Achievements and awards
- Distinguished Service Cross: 1945
- Member of the New Zealand Order of Merit: 2007

= Bob Glading =

New Zealand golfer

Robert Henry Glading (10 March 1920 – 19 August 2014) was a New Zealand golfer. He won consecutive New Zealand Open championships in 1946 and 1947.

==Biography==
Growing up in Lower Hutt, Glading earned pocket money as a golf caddy, and he caddied at the 1932 New Zealand Open at the Wellington Golf Club at Heretaunga.

As a 17-year-old amateur player, he entered the 1937 New Zealand Open in Hamilton, where he tied for 28th place. In the national amateur match-play championship that year he lost in the first round to Australian Harry Hattersley 4 and 3. The next year, Glading contested the 1938 New Zealand Open at Balmacewen in Dunedin, carding a 72-hole aggregate of 298, to finish 10 shots behind the champion, Bobby Locke, and reached the third round of the amateur match-play contest.
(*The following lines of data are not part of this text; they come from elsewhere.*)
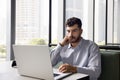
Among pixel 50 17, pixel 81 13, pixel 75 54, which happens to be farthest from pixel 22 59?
pixel 81 13

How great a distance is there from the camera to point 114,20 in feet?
20.9

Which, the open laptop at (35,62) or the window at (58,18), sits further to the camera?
the window at (58,18)

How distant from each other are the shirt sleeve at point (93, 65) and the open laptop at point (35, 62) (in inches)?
8.3

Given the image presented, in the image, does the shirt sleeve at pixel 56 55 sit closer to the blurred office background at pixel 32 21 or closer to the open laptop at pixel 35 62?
the open laptop at pixel 35 62

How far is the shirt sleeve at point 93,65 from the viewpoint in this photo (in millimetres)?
1629

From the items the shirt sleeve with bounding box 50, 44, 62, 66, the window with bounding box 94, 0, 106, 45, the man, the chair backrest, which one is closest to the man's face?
the man

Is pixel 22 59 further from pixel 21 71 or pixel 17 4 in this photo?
pixel 17 4

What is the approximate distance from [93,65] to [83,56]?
20cm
After finishing second in the 1939 North Island championship, losing on the second extra hole, Glading finished seventh in that year's New Zealand Open at Miramar, having been tied for the lead after the first round. He then once again reached the third round of the national amateur match-play.

In 1940, Glading won the North Island amateur championships, and in October that year he set a course record of 65, 9 under par, at the Hamilton Golf Club. He won the New Zealand amateur championship in 1942.

During World War II, Glading was an officer in the Royal New Zealand Naval Volunteer Reserve and served with the Royal Navy Fleet Air Arm, flying missions in Corsairs over Norway and in the Pacific. In November 1945 he was awarded the Distinguished Service Cross, for outstanding skill and courage while serving in air operations against the Japanese during July and August 1945.

In 1946, he played as an amateur in the New Zealand Open at the Manawatu Golf Club, using clubs that he had made himself, and won the event in a play-off after a four-round total of 306. He repeated the win the following year at New Plymouth with a three-shot victory over Alex Murray, carding rounds of 70, 68, 77 and 76.

At the Australian Open at Kingston Heath in 1948, Glading finished tied for eighth with Kel Nagle.

In 1949, Glading won the New Zealand PGA Championship at Hastings, defeating 1948 New Zealand Open champion Jim Galloway, 2 up.

Glading went to England in 1951 to follow a flying career. He entered The Open Championship in 1952, but was posted to HMS Indomitable and was unable to compete.

Partnered with D.L. Woon, Glading won the 1955 New Zealand amateur foursomes championship.

Glading and his family moved to South Africa in the early 1960s after he was offered a job while playing in the Commonwealth Tournament there in 1959. They later returned to New Zealand.

In 1999 Glading made his only hole-in-one, on the eighth hole at Muriwai. In the 2007 New Year Honours he was appointed a Member of the New Zealand Order of Merit, for services to golf.

As well as being a caddy, player and club maker, Glading wrote a column for golf magazine The Cut, did television commentary work and served on the board of The First Tee of New Zealand, a golfing charity.

Glading died at his home in the Auckland suburb of Northcross in 2014. At the time of his death he was the oldest surviving New Zealand Open champion.